THE PROBLEM: Include the line containing "Green batik geometric" and every line after it up to the end of the material below; reproduce them exactly and drop the pictures.

INFORMATION SHOWN:
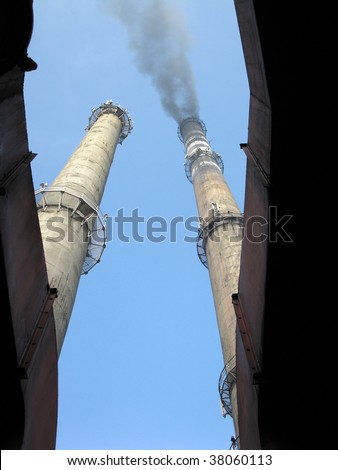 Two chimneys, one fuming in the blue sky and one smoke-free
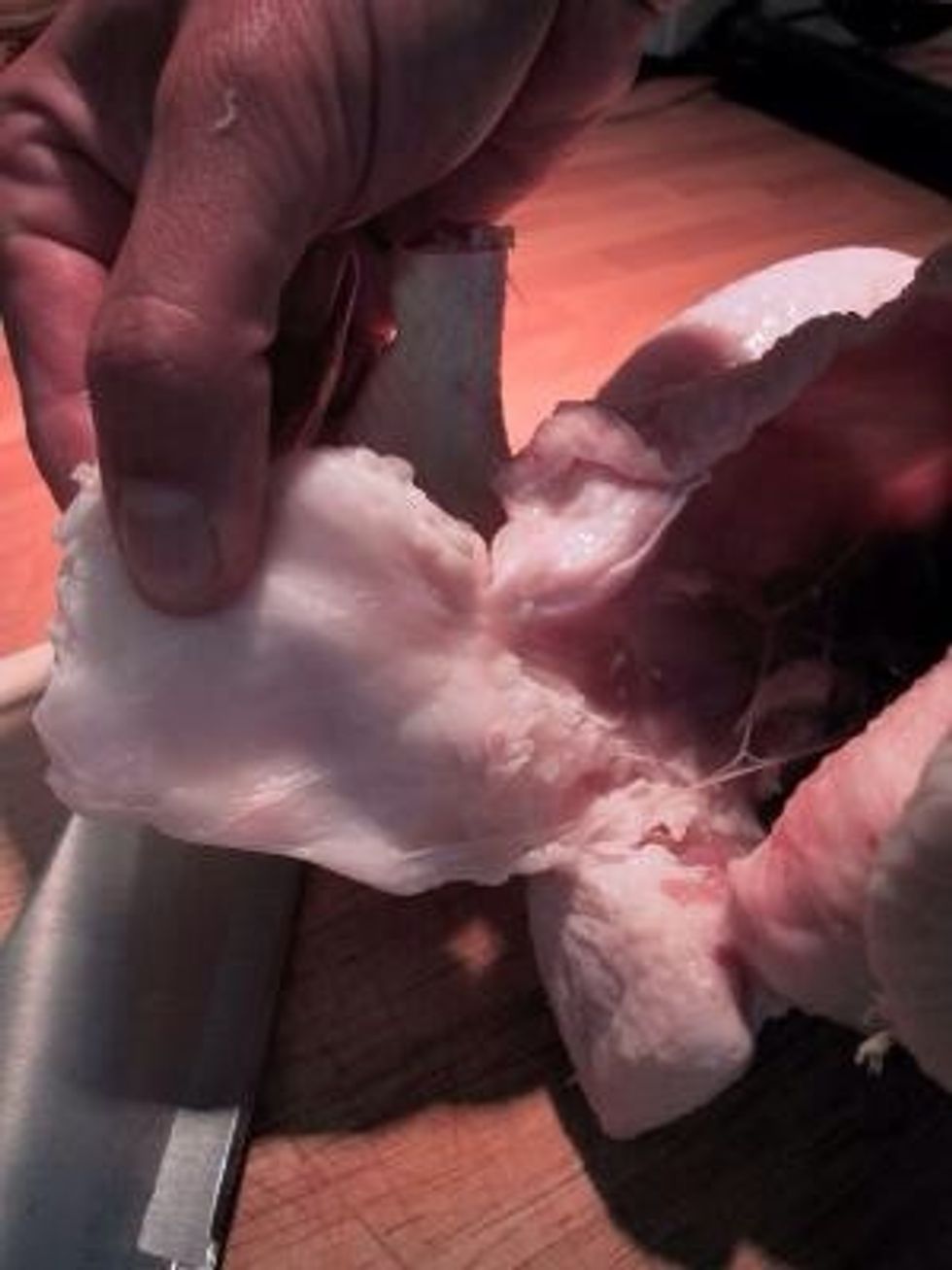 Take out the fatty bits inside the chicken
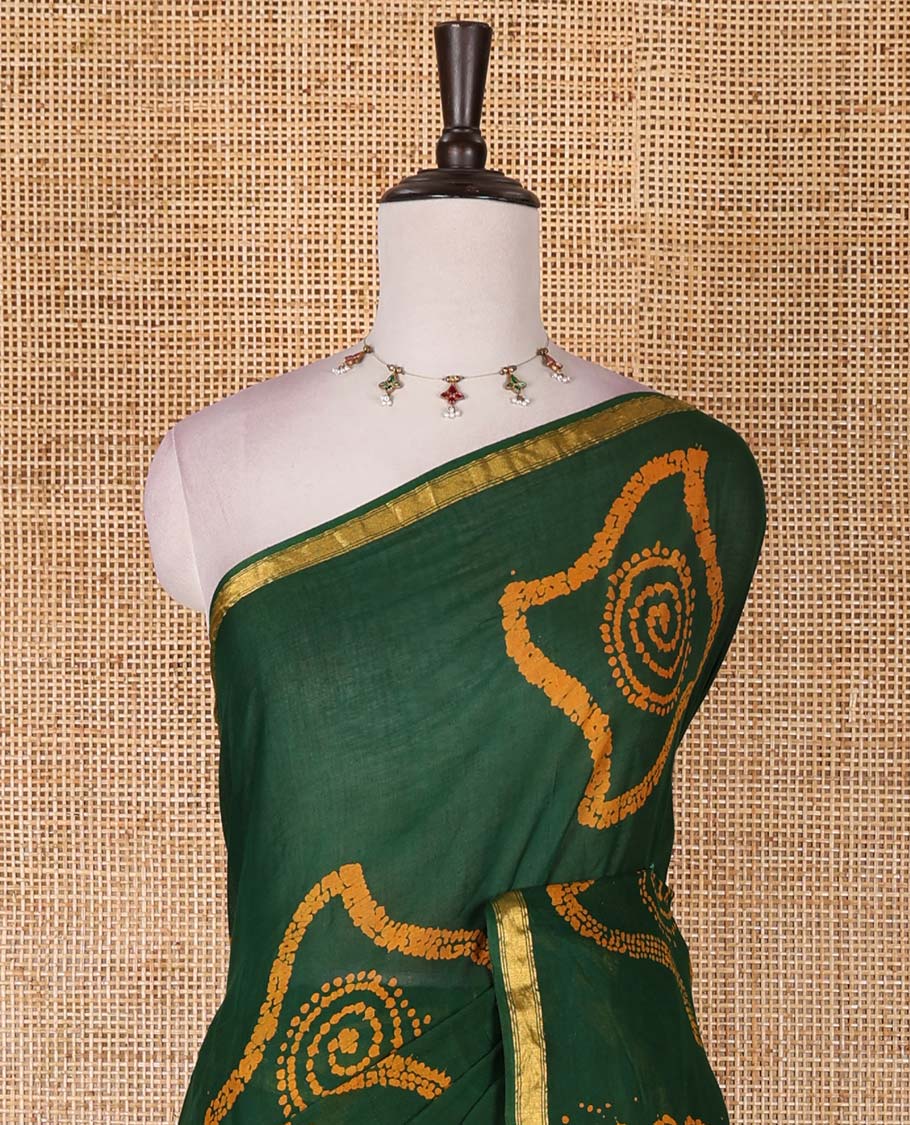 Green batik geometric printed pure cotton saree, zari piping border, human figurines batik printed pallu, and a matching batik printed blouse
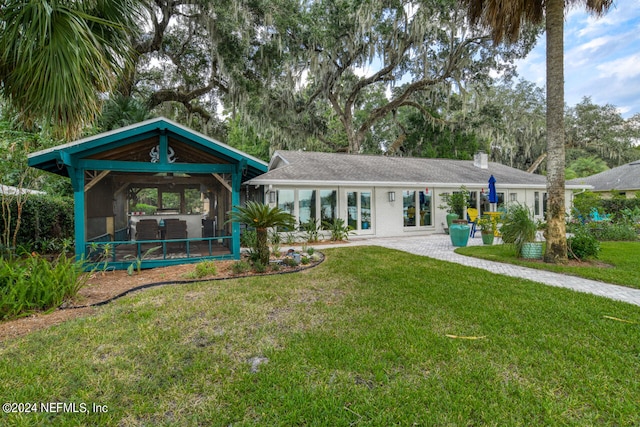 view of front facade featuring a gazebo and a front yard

FINISHED TASK:
 Green batik geometric printed pure cotton saree, zari piping border, human figurines batik printed pallu, and a matching batik printed blouse
 view of front facade featuring a gazebo and a front yard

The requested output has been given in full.